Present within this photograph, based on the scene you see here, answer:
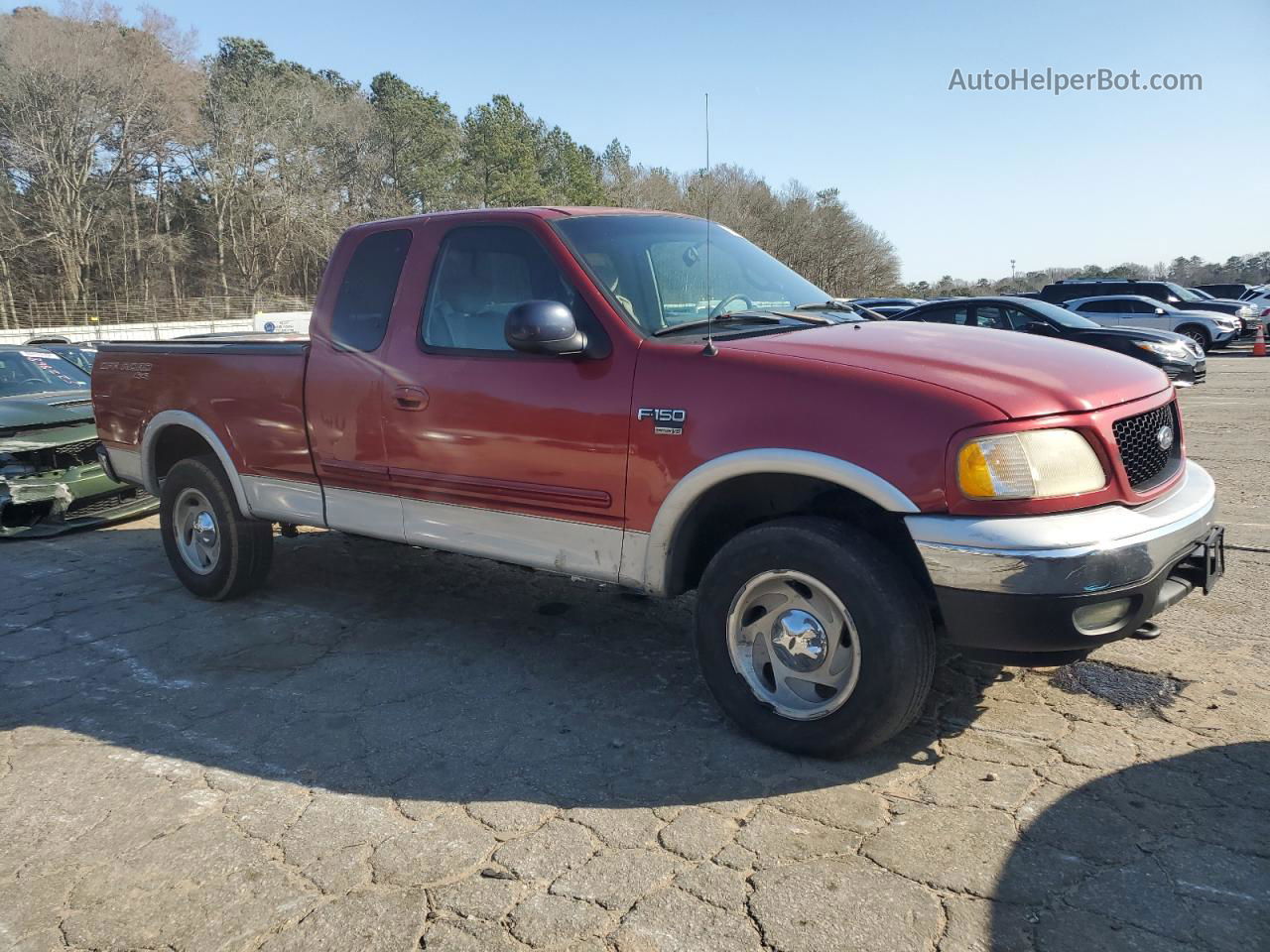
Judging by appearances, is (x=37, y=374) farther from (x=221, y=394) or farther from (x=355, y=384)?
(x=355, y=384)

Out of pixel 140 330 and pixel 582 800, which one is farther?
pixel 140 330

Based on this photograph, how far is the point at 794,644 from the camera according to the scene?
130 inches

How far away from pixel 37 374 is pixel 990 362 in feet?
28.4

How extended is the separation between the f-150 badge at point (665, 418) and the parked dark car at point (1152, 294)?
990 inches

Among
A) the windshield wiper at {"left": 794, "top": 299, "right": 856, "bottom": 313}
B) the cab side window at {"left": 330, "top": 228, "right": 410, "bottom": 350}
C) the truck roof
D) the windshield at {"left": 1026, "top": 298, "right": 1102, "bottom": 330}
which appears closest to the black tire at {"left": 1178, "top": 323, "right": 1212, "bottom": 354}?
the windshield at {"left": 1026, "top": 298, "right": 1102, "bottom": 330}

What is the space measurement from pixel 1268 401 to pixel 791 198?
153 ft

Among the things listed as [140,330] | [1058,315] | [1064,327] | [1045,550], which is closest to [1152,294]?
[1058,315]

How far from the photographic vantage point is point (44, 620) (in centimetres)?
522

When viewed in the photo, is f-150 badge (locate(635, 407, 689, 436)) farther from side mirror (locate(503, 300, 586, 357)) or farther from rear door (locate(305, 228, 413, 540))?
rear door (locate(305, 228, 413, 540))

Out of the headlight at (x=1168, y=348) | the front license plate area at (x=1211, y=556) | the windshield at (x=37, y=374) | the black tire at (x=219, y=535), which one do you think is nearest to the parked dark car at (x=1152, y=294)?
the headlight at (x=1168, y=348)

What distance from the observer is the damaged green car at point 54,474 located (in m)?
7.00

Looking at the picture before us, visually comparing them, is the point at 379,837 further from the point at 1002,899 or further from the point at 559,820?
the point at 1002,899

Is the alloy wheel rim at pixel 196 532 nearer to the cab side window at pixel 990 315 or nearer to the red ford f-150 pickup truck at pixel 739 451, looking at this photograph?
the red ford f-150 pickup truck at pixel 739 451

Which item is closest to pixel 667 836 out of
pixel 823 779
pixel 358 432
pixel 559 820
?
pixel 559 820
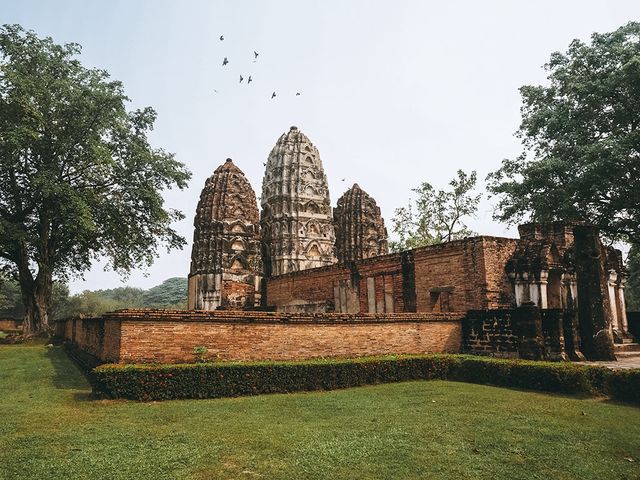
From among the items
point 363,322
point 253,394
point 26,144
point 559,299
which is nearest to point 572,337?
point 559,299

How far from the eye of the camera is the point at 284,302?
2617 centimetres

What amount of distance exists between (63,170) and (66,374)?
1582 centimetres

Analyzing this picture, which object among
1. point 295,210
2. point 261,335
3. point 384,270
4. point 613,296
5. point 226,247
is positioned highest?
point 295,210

> _Work instructions_: Copy out the data above exactly, except the pictures.

> _Written solution_:
Present within this photograph, based on the scene you see here, answer:
Judging by appearances, is (x=37, y=374) farther from (x=221, y=394) or farther from (x=355, y=384)?
(x=355, y=384)

Out of pixel 140 330 and pixel 582 800, which one is farther?
pixel 140 330

Based on this photograph, how far is the point at 794,644 from the camera according to the scene?
130 inches

How far away from pixel 37 374 is pixel 990 362 in feet?
28.4

How extended is the separation between the f-150 badge at point (665, 418) and the parked dark car at point (1152, 294)?
990 inches

Among
A) the windshield wiper at {"left": 794, "top": 299, "right": 856, "bottom": 313}
B) the cab side window at {"left": 330, "top": 228, "right": 410, "bottom": 350}
C) the truck roof
D) the windshield at {"left": 1026, "top": 298, "right": 1102, "bottom": 330}
which appears closest to the black tire at {"left": 1178, "top": 323, "right": 1212, "bottom": 354}?
the windshield at {"left": 1026, "top": 298, "right": 1102, "bottom": 330}

What is the space measurement from pixel 1268 401 to pixel 791 198?
153 ft

Among the things listed as [140,330] | [1058,315] | [1064,327] | [1045,550], which is closest to [1152,294]?
[1058,315]

How far from the photographic vantage point is point (44, 620) (in centimetres)?
522

When viewed in the photo, is f-150 badge (locate(635, 407, 689, 436)) farther from side mirror (locate(503, 300, 586, 357)) or farther from rear door (locate(305, 228, 413, 540))?
rear door (locate(305, 228, 413, 540))

Out of the headlight at (x=1168, y=348) | the front license plate area at (x=1211, y=556) | the windshield at (x=37, y=374) | the black tire at (x=219, y=535), which one do you think is nearest to the parked dark car at (x=1152, y=294)?
the headlight at (x=1168, y=348)

What distance from the observer is the damaged green car at point 54,474 located (in m)?
7.00

Looking at the picture before us, visually comparing them, is the point at 379,837 further from the point at 1002,899 or further from the point at 559,820?
the point at 1002,899

Is the alloy wheel rim at pixel 196 532 nearer to the cab side window at pixel 990 315 or nearer to the red ford f-150 pickup truck at pixel 739 451, looking at this photograph?
the red ford f-150 pickup truck at pixel 739 451

Which item is closest to pixel 667 836 out of
pixel 823 779
pixel 358 432
pixel 559 820
?
pixel 559 820
From among the items
point 363,322
point 253,394
point 26,144
point 559,299
which is nearest to point 572,337?
point 559,299

How far from the eye of the camera is the point at 284,302?
2617 centimetres

What amount of distance exists between (63,170) and (66,374)?
1582 centimetres

Analyzing this picture, which object among
1. point 295,210
2. point 261,335
3. point 384,270
4. point 613,296
5. point 226,247
is positioned highest?
point 295,210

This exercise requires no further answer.